• _Stated problem_
Locate each line in the entries below that contains the word "harbour", and copy every such line.

%%

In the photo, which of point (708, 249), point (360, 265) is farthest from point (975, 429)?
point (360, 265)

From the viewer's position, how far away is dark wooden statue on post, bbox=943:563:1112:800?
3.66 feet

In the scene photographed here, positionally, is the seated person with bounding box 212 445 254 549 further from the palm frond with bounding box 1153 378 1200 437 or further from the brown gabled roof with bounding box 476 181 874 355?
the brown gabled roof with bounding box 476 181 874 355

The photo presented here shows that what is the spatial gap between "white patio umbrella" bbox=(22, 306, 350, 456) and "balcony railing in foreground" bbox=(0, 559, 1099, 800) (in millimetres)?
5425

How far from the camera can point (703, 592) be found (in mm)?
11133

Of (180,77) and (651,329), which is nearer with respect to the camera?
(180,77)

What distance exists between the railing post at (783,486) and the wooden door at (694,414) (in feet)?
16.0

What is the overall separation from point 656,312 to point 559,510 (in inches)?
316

%%
%%

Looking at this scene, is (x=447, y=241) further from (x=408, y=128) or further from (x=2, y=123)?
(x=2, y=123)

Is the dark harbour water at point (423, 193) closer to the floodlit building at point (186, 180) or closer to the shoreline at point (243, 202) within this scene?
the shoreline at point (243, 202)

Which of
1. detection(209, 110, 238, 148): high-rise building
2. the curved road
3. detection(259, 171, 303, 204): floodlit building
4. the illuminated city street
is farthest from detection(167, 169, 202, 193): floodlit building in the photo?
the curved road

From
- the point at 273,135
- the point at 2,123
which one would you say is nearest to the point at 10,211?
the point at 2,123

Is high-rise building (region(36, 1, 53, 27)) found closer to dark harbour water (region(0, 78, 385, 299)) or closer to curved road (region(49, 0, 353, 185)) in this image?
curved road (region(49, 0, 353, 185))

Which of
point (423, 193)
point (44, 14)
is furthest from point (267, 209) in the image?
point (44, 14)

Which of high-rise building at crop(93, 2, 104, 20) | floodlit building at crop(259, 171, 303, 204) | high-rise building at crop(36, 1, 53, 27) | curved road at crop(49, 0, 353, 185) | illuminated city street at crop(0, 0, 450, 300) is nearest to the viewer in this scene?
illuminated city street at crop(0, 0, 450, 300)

%%
%%

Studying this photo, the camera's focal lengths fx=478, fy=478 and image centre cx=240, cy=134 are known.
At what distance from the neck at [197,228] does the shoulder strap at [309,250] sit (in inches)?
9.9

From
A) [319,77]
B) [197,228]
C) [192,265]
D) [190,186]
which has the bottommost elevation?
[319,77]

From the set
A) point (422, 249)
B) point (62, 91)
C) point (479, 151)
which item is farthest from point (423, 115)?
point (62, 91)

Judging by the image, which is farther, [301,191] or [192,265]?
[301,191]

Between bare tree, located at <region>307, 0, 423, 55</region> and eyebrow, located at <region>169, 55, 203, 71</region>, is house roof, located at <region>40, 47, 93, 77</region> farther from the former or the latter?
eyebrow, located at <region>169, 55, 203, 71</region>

%%

• _Written answer_
Is the dark harbour water at point (423, 193) closer to the floodlit building at point (186, 180) or closer to the shoreline at point (243, 202) within this scene?
Is high-rise building (region(36, 1, 53, 27)) found closer to dark harbour water (region(0, 78, 385, 299)) or closer to curved road (region(49, 0, 353, 185)) in this image?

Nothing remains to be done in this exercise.